:: Work request ::
Would you transcribe the line containing "[camera trap, expert-labeled]" and every line after it, through the end of the records below, exactly and with nothing else?

:: Data under study ::

□ □ □ □

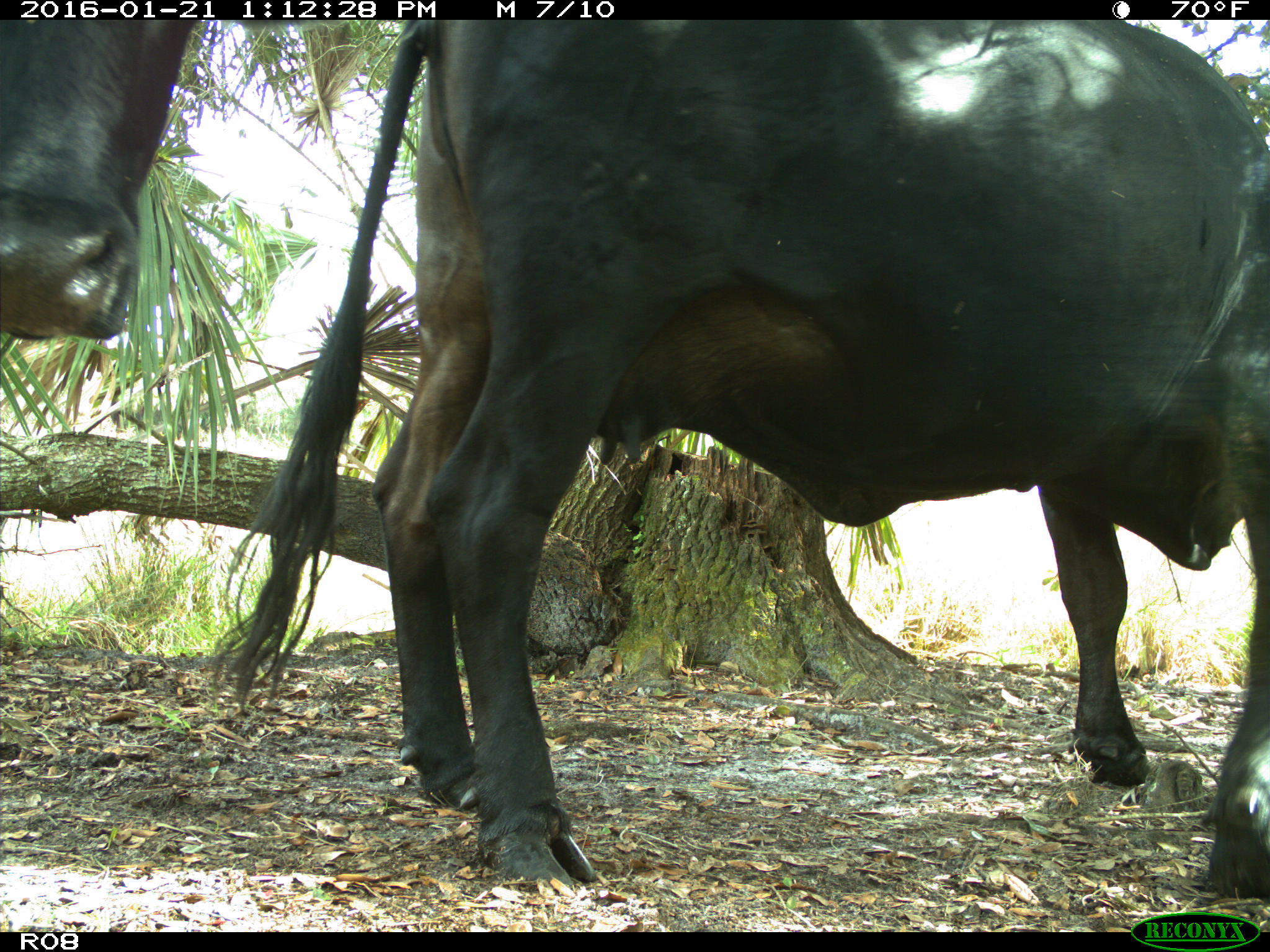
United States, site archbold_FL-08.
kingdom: Animalia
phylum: Chordata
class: Mammalia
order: Artiodactyla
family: Bovidae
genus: Bos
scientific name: Bos taurus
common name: domestic cow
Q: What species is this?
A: Bos taurus (domestic cow).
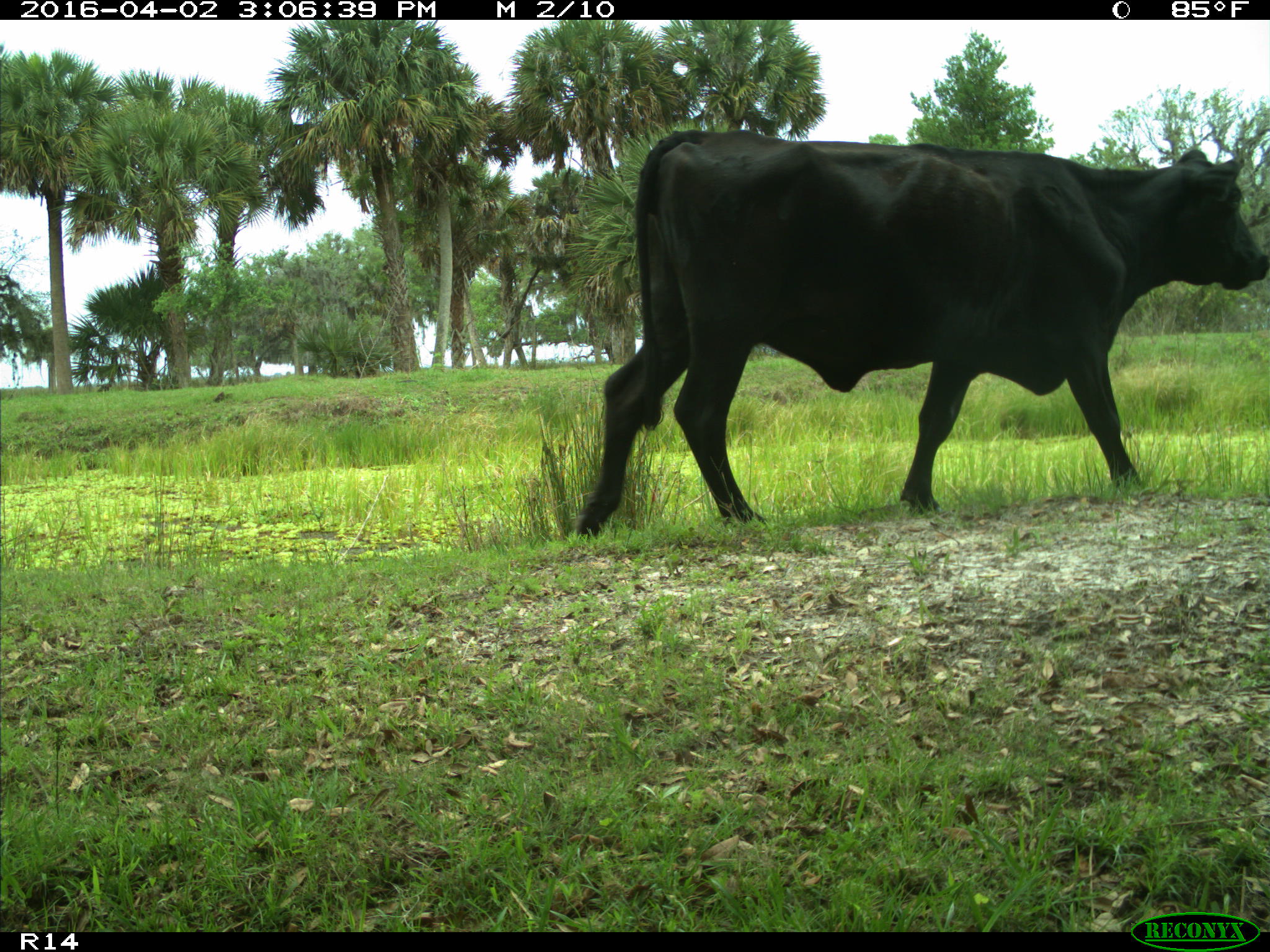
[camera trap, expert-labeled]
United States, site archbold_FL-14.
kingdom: Animalia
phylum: Chordata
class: Mammalia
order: Artiodactyla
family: Bovidae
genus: Bos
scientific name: Bos taurus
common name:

□ □ □ □

:: Response ::
[camera trap, expert-labeled]
United States, site archbold_FL-14.
kingdom: Animalia
phylum: Chordata
class: Mammalia
order: Artiodactyla
family: Bovidae
genus: Bos
scientific name: Bos taurus
common name:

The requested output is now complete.